### WHAT YOU ARE ASKED TO DO
Your job is to return every line in the data holding the string "burst".

:: RECORDS FOR THIS TASK ::

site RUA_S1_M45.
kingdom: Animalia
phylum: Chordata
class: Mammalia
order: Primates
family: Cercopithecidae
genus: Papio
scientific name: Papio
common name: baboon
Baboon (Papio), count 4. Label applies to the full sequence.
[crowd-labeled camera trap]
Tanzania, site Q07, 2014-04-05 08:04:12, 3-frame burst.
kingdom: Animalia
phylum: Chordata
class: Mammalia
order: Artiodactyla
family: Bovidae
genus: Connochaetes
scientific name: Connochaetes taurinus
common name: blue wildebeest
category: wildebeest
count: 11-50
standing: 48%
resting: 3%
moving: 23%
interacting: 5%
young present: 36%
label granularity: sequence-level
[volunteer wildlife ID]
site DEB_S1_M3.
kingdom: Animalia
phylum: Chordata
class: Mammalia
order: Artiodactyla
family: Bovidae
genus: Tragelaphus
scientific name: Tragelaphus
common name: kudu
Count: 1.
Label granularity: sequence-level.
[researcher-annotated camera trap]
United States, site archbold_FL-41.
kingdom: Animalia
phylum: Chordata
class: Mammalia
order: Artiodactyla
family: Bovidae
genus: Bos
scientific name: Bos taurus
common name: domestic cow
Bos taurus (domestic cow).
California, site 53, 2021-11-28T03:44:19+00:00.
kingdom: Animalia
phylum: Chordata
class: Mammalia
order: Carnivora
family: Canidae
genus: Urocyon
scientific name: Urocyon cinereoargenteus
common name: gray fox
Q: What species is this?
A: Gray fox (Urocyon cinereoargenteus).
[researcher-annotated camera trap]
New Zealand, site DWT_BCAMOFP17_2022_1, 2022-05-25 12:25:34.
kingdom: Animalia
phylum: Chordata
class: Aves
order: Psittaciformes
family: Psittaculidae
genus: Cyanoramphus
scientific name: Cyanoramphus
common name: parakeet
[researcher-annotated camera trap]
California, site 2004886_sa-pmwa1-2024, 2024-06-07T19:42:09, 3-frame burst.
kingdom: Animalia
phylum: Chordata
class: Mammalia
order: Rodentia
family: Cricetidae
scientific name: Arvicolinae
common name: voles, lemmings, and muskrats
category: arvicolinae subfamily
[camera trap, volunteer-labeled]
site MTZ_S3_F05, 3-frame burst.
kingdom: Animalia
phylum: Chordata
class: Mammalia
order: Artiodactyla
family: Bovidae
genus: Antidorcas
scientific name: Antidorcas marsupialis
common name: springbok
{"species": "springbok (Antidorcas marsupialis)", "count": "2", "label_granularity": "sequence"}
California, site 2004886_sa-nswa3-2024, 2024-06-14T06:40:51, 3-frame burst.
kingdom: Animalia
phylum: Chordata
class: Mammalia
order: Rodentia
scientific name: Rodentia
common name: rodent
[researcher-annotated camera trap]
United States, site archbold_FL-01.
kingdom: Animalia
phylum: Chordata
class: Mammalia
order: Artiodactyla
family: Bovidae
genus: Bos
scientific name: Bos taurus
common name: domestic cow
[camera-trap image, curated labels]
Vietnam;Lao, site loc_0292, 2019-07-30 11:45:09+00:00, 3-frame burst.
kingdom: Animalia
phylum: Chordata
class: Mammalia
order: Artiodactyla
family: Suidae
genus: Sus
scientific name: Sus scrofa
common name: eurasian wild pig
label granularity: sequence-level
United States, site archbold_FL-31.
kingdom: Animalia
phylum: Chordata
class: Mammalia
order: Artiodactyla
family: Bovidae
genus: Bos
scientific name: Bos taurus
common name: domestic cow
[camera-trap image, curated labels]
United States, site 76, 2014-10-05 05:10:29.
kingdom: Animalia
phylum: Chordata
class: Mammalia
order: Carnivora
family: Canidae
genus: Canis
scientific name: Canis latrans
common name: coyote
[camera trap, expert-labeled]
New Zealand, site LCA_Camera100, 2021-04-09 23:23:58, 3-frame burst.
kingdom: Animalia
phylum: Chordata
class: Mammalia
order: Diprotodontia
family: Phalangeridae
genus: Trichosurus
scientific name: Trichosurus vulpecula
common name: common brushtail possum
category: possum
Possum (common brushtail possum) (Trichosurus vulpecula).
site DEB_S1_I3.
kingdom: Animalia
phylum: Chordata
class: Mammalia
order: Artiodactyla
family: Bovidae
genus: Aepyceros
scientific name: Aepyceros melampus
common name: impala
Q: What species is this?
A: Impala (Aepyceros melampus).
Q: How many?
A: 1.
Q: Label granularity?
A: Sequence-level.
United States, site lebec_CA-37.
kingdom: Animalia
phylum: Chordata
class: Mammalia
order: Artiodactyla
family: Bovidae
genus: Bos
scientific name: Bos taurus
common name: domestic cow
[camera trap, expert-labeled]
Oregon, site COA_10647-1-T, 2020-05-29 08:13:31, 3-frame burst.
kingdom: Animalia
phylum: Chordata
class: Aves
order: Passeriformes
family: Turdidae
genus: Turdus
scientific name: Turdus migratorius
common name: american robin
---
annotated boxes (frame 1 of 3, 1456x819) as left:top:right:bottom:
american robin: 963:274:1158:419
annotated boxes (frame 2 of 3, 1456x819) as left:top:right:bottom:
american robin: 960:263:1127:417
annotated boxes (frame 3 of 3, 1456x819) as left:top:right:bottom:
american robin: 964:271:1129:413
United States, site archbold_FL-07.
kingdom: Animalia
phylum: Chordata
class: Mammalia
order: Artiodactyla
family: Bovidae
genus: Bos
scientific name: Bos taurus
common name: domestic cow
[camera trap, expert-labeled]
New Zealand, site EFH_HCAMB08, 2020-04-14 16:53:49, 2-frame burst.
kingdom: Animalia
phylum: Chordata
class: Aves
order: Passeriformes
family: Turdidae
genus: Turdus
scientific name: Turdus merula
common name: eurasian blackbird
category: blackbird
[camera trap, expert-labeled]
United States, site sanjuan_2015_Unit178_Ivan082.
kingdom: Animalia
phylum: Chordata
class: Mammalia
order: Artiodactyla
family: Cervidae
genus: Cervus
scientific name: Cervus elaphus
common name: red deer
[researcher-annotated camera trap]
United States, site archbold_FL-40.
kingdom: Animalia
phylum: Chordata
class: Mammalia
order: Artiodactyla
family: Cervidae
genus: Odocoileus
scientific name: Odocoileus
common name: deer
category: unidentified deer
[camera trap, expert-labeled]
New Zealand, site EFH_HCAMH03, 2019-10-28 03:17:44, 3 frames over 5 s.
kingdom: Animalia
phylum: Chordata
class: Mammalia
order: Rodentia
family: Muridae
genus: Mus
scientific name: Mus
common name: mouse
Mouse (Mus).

:::

### ANSWER FOR THE TASK
Tanzania, site Q07, 2014-04-05 08:04:12, 3-frame burst.
California, site 2004886_sa-pmwa1-2024, 2024-06-07T19:42:09, 3-frame burst.
site MTZ_S3_F05, 3-frame burst.
California, site 2004886_sa-nswa3-2024, 2024-06-14T06:40:51, 3-frame burst.
Vietnam;Lao, site loc_0292, 2019-07-30 11:45:09+00:00, 3-frame burst.
New Zealand, site LCA_Camera100, 2021-04-09 23:23:58, 3-frame burst.
Oregon, site COA_10647-1-T, 2020-05-29 08:13:31, 3-frame burst.
New Zealand, site EFH_HCAMB08, 2020-04-14 16:53:49, 2-frame burst.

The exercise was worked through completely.